● EXCERPT TO READ:
*****
0. Introduction

Climate change is widely acknowledged as one of the most significant challenges facing the world today. Global warming has led to frequent extreme weather events, impacting agricultural production, water resource supply, and ecosystem health. The agricultural sector plays a crucial role in climate change and, at the same time, is severely affected by it. Agriculture is a major source of greenhouse gas emissions, including carbon dioxide, methane, and nitrous oxide. Agricultural carbon emissions primarily stem from soil management, animal and plant production, and agricultural machinery. Therefore, understanding and reducing agricultural carbon emissions are of paramount importance [1].
*****
● PROVIDED DATA:
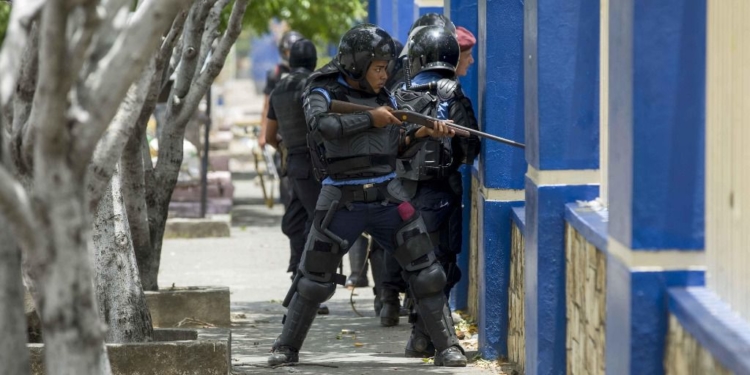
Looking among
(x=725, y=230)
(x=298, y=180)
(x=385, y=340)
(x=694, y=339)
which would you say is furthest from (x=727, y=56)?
(x=298, y=180)

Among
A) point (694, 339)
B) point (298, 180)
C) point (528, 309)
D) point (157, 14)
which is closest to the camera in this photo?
point (157, 14)

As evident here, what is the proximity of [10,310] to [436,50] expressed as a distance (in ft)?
15.2

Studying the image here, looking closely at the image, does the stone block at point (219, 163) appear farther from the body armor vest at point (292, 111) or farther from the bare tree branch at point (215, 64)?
the bare tree branch at point (215, 64)

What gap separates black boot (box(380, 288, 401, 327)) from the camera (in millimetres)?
9703

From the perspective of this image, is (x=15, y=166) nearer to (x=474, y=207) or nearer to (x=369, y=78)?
(x=369, y=78)

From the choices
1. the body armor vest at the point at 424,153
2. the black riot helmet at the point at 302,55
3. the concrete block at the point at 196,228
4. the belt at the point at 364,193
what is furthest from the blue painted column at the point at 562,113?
the concrete block at the point at 196,228

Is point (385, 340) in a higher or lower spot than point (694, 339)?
lower

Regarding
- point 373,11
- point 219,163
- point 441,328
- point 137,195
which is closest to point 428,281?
point 441,328

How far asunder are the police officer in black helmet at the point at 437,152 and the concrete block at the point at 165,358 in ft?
4.75

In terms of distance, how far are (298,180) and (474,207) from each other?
1.30m

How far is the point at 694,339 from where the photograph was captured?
4.32 meters

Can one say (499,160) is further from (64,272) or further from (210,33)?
(64,272)

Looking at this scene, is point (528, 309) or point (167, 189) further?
point (167, 189)

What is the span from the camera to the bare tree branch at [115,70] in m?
3.76
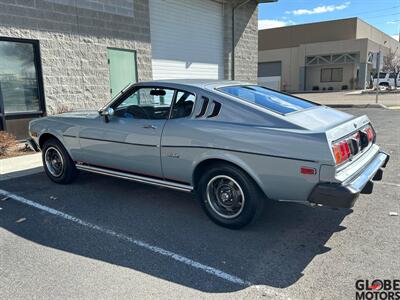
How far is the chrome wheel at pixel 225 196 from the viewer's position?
3910 millimetres

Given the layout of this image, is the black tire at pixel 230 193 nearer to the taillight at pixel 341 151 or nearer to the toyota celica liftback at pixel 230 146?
the toyota celica liftback at pixel 230 146

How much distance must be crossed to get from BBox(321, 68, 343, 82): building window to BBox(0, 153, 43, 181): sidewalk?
41135mm

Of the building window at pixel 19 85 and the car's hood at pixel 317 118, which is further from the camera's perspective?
the building window at pixel 19 85

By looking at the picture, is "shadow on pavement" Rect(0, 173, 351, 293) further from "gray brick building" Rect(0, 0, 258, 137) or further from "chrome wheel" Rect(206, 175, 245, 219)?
"gray brick building" Rect(0, 0, 258, 137)

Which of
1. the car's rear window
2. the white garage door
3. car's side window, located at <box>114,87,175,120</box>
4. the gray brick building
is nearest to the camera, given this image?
the car's rear window

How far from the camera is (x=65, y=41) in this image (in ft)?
31.9

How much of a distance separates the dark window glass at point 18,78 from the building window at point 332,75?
131 feet

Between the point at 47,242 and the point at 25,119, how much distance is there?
6.42 metres

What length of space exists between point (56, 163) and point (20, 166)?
5.37ft

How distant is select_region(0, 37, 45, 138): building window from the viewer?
344 inches

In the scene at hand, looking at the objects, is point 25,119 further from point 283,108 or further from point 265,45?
point 265,45

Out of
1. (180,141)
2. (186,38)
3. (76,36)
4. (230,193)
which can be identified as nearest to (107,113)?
(180,141)

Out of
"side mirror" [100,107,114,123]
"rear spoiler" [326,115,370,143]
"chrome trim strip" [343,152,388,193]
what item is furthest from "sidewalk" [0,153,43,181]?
"chrome trim strip" [343,152,388,193]

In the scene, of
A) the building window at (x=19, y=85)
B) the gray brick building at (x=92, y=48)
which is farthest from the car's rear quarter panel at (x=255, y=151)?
*****
● THE TASKS:
a) What does the introduction on agricultural carbon emissions name as the main sources of those emissions?
b) Pick up the introduction on agricultural carbon emissions at the point where it ends.

● THE ANSWERS:
a) Soil management, animal and plant production, and agricultural machinery.

b)
Studying agricultural carbon emissions contributes to the formulation of more effective policies and strategies by governments, agricultural departments, and decision-makers to reduce greenhouse gas emissions, achieve carbon neutrality, and promote sustainable agriculture. Furthermore, mitigating agricultural carbon emissions is crucial for global climate change adaptation. Reducing carbon emissions can mitigate the greenhouse effect, alleviate the negative impacts of climate change on agriculture, such as droughts, floods, and rising sea levels. Reducing carbon emissions is often closely linked to enhancing agricultural sustainability. Adopting sustainable agricultural practices can reduce resource wastage, improve soil quality, and enhance agricultural productivity.

Research on agricultural carbon emissions is also related to global food security. As the global population continues to grow, reducing carbon emissions helps ensure that agricultural systems can meet people's food needs.

In conclusion, studying agricultural carbon emissions is not only significant for addressing the challenges of climate change but also contributes to achieving sustainable development goals, ensuring future food security, and promoting environmental health. Research in this field will provide valuable guidance and decision support for the sustainable development of the agricultural sector. This paper focuses on the analysis of the correlation of agricultural carbon emissions in Liaoning Province using the Spearman correlation coefficient algorithm.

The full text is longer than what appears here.